_SUPPLIED PASSAGE_.
◆ ◆ ◆ ◆ ◆
Airshows can be rough environments.  Sometimes you fly a long way to get there.  It’s strange airspace.  It can be different airspace every weekend.  You sleep in a strange bed in a strange hotel room.  Even when you do get to sleep, you usually have to be up and to a briefing between 8:30 and 10:00 a.m. the next day.  And, if you don’t brief, you don’t fly.

Getting places takes twice as long as it would if you knew the territory, so you’re always rushing around to get someplace and, if you’re not late, you’re way early and you sit around waiting.  Getting resources is the same way.  The gas jockey is probably working his butt off to be helpful, but he’s never around when you’re ready to gas up the aircraft.  If you’re like many airshow performers, you’re flying with minimal gas to allow maximum performance or to make the weight and balance work with your load of smoke oil.  So you have to do that lonely wait for the gas truck after every flight.
◆ ◆ ◆ ◆ ◆
_EXERCISE TASKS_.
**1)** Render every line of the entries from the one containing "How far is (967,385) away from (291,190)?" down to the one containing "1562 centimetres" as a Markdown table with the columns Row and Line, skipping blank lines.
**2)** Write the next part of the text about the hardships of flying airshows, starting after its final sentence.
The entries that come next are unrelated to the text about airshow performing.

Excerpts of spatial question data
◆ ◆ ◆ ◆ ◆
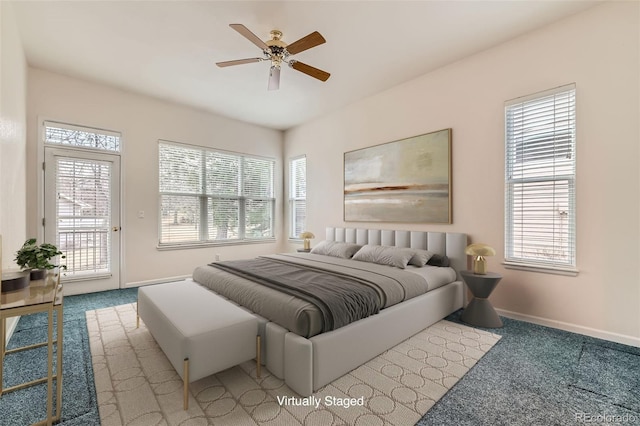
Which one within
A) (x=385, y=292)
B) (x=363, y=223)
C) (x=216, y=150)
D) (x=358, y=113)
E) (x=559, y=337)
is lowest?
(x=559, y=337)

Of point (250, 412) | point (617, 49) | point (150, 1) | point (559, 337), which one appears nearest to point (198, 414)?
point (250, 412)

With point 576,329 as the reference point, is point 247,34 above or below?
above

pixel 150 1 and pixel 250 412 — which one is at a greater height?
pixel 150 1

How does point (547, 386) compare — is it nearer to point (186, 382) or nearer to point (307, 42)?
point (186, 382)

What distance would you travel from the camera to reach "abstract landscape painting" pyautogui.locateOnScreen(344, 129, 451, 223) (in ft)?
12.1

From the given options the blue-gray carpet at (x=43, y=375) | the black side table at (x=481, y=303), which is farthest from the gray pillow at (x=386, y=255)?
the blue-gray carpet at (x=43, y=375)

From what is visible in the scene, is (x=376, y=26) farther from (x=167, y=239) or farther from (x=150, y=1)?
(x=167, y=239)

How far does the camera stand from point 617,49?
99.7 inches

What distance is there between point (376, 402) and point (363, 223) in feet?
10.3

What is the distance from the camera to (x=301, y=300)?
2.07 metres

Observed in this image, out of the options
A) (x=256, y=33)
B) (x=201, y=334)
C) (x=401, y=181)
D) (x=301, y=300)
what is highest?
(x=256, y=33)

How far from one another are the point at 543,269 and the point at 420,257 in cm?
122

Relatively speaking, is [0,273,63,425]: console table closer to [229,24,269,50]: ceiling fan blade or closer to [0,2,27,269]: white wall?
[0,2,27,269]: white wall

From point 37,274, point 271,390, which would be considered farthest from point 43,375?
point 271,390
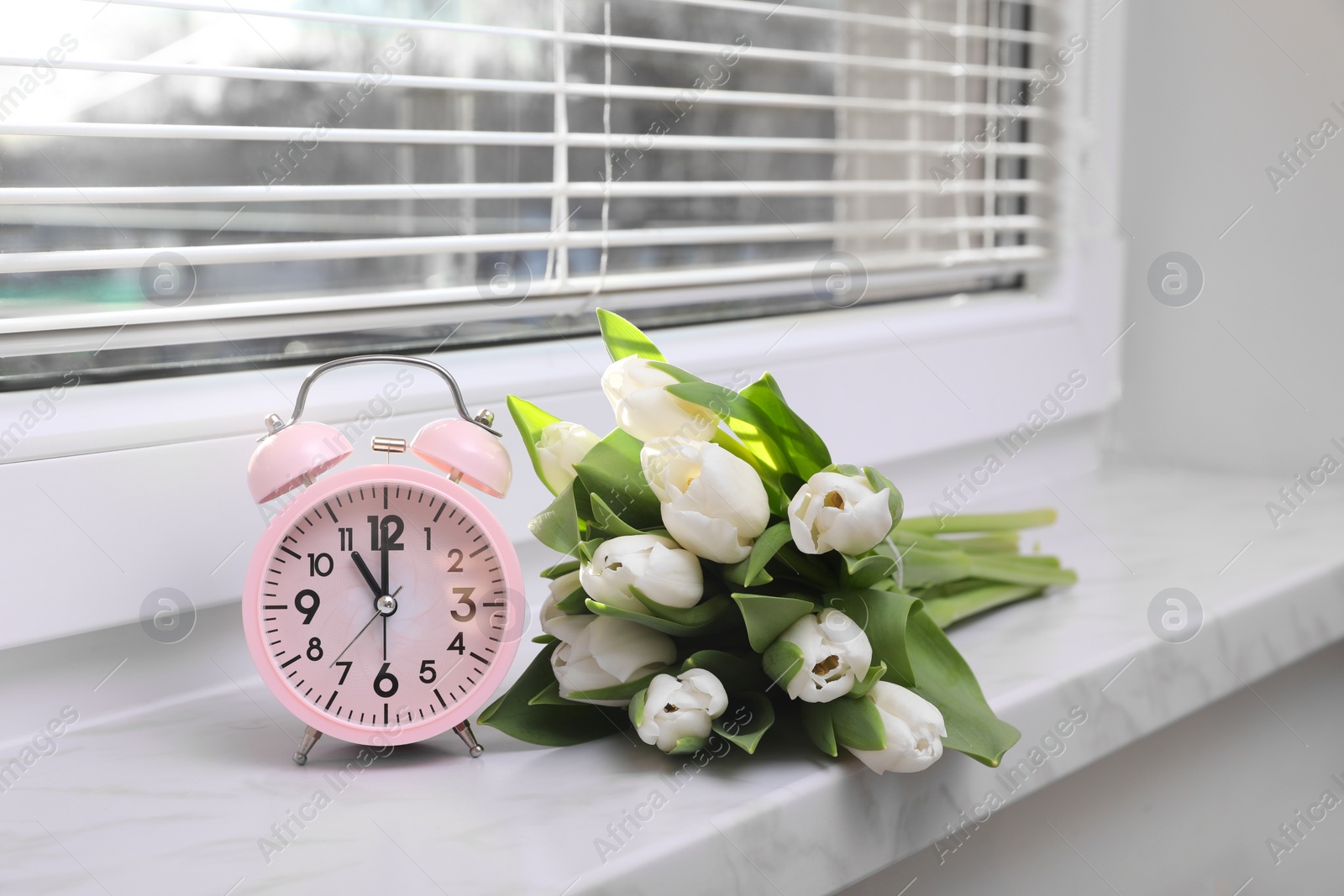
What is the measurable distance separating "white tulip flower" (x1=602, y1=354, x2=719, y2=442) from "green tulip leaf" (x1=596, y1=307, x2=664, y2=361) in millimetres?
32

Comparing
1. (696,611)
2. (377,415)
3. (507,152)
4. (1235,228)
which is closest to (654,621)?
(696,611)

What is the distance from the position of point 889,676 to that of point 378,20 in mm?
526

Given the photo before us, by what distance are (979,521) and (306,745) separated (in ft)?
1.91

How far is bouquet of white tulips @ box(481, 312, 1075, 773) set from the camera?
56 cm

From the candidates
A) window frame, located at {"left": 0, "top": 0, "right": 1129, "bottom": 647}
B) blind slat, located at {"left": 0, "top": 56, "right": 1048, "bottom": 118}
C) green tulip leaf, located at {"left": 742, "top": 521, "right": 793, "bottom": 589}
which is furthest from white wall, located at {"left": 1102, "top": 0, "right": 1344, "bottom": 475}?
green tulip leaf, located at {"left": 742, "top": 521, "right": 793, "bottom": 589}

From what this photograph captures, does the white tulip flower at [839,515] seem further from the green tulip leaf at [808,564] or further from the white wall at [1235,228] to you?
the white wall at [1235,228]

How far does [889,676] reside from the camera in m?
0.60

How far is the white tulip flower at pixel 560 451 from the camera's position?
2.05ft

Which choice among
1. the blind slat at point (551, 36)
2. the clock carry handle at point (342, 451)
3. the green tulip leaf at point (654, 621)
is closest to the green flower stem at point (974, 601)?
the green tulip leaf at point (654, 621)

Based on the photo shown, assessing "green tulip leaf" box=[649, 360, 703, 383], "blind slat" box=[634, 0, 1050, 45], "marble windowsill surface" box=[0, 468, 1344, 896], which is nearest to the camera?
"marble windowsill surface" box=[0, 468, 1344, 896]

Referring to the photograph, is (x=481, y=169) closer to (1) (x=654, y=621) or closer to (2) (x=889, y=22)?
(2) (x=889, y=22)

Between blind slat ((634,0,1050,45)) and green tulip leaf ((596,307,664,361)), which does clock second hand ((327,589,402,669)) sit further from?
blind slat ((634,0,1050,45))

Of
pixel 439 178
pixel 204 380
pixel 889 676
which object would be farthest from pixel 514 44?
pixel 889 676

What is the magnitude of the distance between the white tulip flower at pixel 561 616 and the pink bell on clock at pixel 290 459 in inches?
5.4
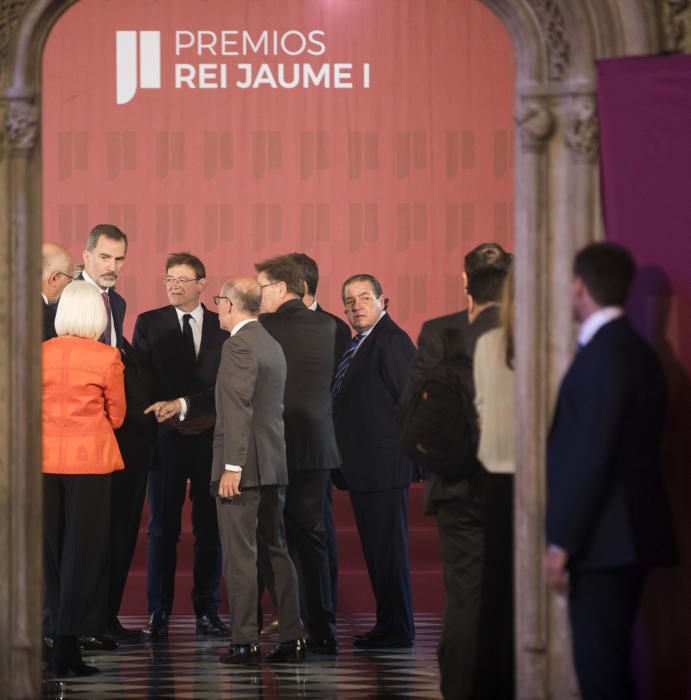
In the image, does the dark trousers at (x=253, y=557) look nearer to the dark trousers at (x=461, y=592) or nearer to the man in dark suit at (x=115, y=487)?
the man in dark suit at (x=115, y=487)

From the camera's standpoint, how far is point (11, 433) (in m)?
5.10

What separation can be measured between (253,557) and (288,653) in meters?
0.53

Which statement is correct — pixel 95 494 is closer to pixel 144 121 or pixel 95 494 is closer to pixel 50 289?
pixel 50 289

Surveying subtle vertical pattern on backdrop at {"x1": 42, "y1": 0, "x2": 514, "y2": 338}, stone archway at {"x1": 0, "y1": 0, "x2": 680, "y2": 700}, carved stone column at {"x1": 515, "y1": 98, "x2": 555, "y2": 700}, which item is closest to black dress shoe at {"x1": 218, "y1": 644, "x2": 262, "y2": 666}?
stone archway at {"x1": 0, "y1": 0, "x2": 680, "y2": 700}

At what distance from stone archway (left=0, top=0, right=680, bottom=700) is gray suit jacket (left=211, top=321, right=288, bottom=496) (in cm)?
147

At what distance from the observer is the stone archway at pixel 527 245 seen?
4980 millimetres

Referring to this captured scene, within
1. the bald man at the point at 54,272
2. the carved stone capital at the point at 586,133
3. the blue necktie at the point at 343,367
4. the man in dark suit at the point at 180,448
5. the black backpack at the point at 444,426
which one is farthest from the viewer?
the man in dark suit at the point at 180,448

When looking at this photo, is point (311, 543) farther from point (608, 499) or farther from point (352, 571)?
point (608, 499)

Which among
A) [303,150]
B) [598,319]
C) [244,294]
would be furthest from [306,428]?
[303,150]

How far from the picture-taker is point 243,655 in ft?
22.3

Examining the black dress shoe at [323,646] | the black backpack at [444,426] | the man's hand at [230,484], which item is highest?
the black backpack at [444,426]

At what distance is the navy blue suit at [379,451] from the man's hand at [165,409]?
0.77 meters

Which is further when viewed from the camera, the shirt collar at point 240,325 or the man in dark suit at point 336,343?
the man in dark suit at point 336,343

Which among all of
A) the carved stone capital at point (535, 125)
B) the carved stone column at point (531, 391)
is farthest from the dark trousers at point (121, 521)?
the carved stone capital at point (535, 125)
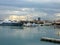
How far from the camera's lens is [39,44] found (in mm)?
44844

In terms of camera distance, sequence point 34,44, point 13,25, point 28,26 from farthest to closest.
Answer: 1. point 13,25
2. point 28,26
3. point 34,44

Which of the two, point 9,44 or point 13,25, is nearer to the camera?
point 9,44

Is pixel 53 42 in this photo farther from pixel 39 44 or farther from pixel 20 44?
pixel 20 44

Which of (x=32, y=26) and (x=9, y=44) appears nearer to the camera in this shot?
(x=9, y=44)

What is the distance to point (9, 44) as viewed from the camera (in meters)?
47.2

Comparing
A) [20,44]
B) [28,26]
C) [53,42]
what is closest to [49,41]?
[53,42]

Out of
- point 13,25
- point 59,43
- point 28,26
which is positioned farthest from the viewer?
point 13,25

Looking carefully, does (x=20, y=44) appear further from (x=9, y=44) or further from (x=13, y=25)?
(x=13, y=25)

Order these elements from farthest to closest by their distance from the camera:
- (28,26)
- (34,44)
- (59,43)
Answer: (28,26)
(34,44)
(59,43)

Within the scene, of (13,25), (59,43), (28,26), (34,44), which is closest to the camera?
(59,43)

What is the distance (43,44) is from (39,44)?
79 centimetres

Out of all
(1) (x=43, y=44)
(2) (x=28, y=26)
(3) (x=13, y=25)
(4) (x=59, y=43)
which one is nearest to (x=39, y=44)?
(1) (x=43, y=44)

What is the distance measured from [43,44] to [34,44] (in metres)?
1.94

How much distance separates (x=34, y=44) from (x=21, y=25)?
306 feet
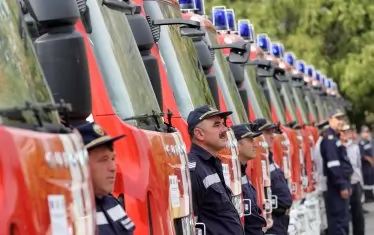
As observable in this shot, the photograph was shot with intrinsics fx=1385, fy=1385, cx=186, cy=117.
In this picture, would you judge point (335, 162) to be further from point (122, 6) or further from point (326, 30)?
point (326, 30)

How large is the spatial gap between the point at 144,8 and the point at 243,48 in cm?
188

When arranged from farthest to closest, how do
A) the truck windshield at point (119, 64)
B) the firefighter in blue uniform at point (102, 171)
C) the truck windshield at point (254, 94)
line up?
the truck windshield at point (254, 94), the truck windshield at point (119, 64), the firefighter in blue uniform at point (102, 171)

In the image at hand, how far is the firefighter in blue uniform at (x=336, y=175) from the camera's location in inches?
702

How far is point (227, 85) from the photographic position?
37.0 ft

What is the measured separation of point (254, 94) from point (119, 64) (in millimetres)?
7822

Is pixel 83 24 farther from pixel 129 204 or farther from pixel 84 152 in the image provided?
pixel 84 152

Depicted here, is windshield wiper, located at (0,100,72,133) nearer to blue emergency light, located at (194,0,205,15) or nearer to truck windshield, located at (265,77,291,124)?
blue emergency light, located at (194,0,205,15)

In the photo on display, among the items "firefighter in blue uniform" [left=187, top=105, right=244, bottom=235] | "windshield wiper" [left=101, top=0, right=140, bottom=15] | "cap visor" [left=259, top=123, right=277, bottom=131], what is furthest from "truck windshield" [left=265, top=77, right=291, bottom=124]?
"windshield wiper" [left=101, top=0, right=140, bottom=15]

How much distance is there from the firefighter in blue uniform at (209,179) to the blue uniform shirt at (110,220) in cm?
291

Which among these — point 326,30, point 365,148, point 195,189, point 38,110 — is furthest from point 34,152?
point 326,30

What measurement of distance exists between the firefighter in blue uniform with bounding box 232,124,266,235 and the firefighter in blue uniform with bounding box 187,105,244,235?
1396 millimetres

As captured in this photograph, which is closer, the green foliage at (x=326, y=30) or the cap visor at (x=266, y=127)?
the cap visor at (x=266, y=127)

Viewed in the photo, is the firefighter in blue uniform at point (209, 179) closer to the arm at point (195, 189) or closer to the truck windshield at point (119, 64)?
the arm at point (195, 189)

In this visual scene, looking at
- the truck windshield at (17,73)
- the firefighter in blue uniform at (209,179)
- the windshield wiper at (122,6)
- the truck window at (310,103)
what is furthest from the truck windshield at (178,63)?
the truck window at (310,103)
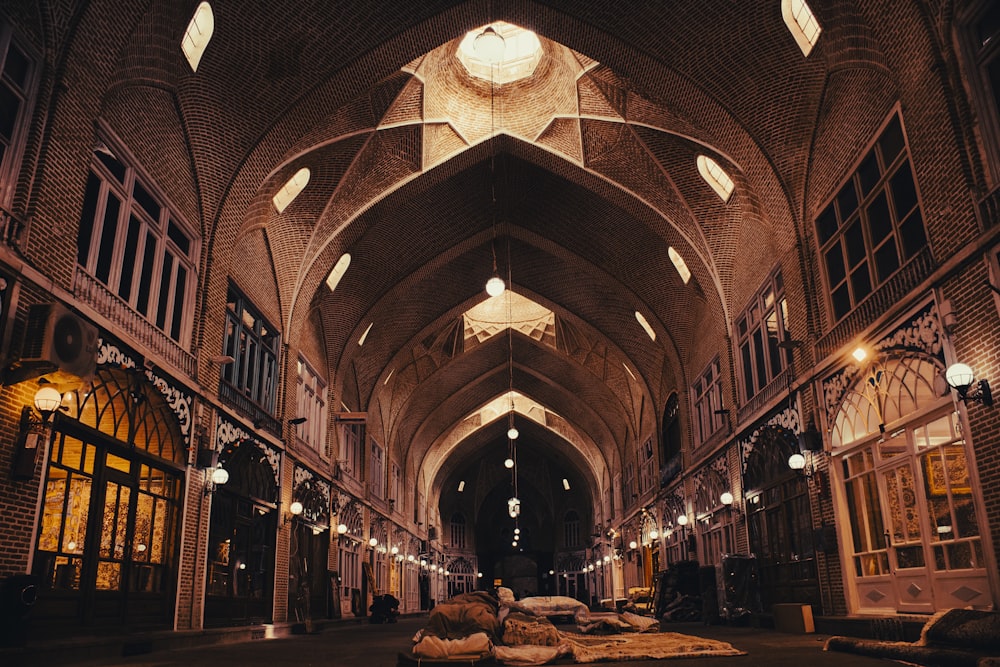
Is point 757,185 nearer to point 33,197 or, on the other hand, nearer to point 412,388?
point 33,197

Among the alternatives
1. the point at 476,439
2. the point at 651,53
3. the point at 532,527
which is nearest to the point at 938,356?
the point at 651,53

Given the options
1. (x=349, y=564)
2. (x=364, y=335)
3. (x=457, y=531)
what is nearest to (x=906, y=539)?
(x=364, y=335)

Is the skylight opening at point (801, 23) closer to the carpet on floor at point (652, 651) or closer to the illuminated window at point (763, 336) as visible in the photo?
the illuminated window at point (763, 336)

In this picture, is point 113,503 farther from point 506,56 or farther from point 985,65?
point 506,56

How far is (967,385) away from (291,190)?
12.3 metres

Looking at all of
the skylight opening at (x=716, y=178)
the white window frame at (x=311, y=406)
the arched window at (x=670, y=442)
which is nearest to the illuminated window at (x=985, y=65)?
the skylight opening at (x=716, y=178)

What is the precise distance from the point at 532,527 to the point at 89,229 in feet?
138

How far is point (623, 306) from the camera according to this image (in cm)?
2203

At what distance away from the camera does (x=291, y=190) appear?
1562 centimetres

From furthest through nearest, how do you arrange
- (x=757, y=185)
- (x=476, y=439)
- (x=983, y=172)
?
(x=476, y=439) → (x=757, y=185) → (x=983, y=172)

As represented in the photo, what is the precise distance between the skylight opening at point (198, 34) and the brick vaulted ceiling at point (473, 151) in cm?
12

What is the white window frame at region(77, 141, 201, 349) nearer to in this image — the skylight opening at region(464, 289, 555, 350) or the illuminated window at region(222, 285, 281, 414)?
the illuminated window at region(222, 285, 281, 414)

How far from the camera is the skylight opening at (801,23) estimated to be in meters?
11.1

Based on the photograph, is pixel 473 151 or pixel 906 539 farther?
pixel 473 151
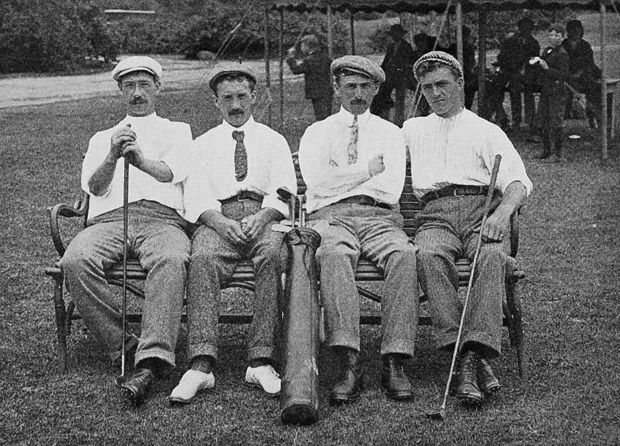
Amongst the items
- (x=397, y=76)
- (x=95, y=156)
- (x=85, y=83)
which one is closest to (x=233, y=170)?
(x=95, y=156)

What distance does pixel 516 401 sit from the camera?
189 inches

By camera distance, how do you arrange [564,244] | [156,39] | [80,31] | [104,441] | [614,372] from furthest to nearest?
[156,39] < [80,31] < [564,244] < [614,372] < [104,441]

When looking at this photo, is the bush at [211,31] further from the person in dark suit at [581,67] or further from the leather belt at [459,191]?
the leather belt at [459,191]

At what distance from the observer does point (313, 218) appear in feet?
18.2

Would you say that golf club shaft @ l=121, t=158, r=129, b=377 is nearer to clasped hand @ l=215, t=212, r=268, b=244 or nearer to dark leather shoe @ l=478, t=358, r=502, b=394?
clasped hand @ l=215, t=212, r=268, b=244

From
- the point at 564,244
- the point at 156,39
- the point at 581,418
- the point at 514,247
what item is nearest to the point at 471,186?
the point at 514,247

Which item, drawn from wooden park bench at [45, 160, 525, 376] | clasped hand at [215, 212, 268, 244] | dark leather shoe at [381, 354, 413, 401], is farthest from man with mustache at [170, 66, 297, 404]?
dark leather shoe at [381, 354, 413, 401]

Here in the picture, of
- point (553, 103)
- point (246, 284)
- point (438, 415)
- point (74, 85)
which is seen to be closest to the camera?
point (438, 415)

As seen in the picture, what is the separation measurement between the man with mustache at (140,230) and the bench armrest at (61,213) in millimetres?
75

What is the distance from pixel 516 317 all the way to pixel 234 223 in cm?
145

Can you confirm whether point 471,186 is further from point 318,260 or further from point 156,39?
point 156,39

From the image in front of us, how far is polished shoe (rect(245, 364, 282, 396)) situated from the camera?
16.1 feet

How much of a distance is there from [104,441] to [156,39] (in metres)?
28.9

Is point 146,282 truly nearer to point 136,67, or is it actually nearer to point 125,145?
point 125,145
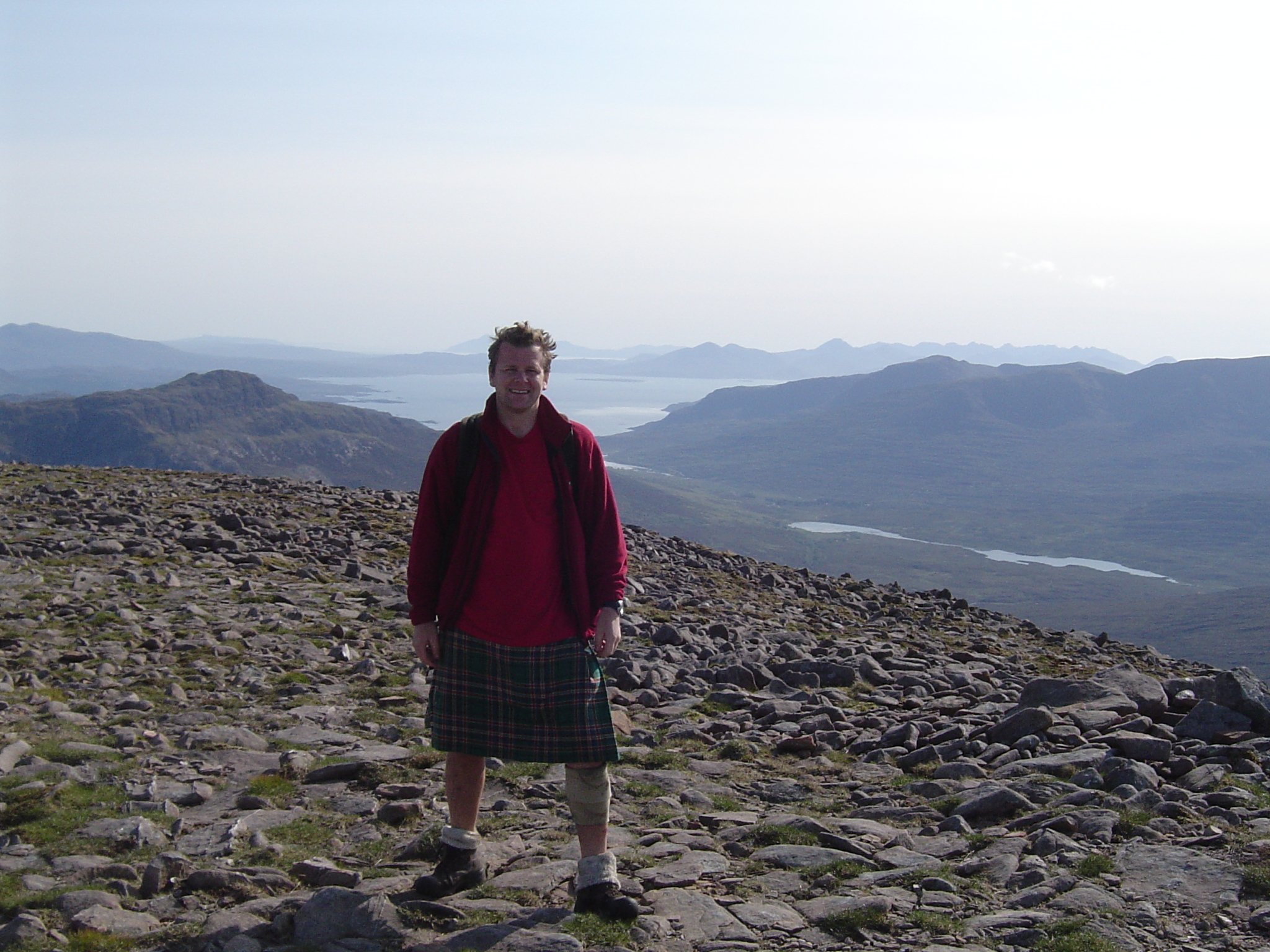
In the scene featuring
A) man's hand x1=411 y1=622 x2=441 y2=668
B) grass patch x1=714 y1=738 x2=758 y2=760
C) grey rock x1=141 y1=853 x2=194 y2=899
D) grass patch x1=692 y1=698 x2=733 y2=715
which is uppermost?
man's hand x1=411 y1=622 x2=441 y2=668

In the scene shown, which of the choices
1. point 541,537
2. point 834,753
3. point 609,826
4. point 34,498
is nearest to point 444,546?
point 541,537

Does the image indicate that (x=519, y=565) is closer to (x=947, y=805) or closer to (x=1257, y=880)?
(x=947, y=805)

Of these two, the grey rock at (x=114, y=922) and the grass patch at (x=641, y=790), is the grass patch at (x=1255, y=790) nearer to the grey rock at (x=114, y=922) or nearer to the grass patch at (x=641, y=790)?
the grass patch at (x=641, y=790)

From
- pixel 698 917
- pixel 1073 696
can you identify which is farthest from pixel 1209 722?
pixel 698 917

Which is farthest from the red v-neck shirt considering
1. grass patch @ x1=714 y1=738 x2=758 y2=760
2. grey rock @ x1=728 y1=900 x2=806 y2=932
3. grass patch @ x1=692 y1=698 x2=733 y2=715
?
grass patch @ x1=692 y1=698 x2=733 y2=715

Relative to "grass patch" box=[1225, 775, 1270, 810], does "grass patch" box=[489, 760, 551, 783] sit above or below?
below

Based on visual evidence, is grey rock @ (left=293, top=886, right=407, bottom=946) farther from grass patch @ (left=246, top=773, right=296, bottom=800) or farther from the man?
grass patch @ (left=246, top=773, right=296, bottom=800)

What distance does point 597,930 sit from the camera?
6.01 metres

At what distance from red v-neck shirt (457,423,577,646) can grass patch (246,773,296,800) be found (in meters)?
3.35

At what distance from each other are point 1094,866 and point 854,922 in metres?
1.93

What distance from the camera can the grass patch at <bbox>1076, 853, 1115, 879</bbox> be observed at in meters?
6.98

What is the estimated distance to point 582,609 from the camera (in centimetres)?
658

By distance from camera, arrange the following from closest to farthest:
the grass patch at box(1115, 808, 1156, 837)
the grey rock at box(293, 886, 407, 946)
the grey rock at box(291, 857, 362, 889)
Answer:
◆ ◆ ◆ ◆ ◆
_RESULTS FOR EACH TASK_.
**1)**
| Row | Line |
|---|---|
| 1 | How far is (967,385) away from (291,190)? |
| 2 | 12.3 metres |
| 3 | Looking at all of |
| 4 | the skylight opening at (x=716, y=178) |
| 5 | the white window frame at (x=311, y=406) |
| 6 | the arched window at (x=670, y=442) |
| 7 | which is nearest to the illuminated window at (x=985, y=65)? |
| 8 | the skylight opening at (x=716, y=178) |
| 9 | What is the precise distance from the point at 532,527 to the point at 89,229 in feet? |
| 10 | 138 |
| 11 | How far is point (623, 306) from the camera according to this image (in cm)? |
| 12 | 2203 |
| 13 | At what distance away from the camera does (x=291, y=190) appear? |
| 14 | 1562 centimetres |

**2)**
If there’s any trouble with the aircraft at a show site a long way from home, you have to figure out how to get it maintained and there might not be an easy way to do that.  Especially on a military base where the military maintainers understandably won’t touch your aircraft and where it can be difficult to get a civilian A&P onto a secure ramp – and that’s if you can get him or her through the crowd and the logistical hell of airshow ingress and egress.  Contrary to popular belief, there’s usually no magic performer-only ingress and egress to the show site so the performers can go lounge around in the air conditioning at the hotel or to get stuff to the performers if they need it.  Performers simply tend to get there earlier than you do and leave later than you do.

It’s usually hot.  Sometimes, it’s 95F or hotter with the haze of saturated, humid air.  And you’re usually wearing Nomex pajamas for at least part of the show.  You’ll probably have a hangar to stand around in, but it probably won’t be air conditioned and you’ll be exposed to a higher-than-optimal heat index the whole time you’re on or near the ramp.  You can get exhausted just standing around.  There’s usually plenty of water and other fluids on the flight line, but they sometimes run out.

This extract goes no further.